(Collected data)
::::
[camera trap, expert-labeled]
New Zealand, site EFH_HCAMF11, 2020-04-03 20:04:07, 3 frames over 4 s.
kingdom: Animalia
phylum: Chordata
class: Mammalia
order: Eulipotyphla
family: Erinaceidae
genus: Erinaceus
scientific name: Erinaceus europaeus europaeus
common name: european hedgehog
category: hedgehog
::::
What is being asked: Restate each record above word for word.

Reply to the task:
[camera trap, expert-labeled]
New Zealand, site EFH_HCAMF11, 2020-04-03 20:04:07, 3 frames over 4 s.
kingdom: Animalia
phylum: Chordata
class: Mammalia
order: Eulipotyphla
family: Erinaceidae
genus: Erinaceus
scientific name: Erinaceus europaeus europaeus
common name: european hedgehog
category: hedgehog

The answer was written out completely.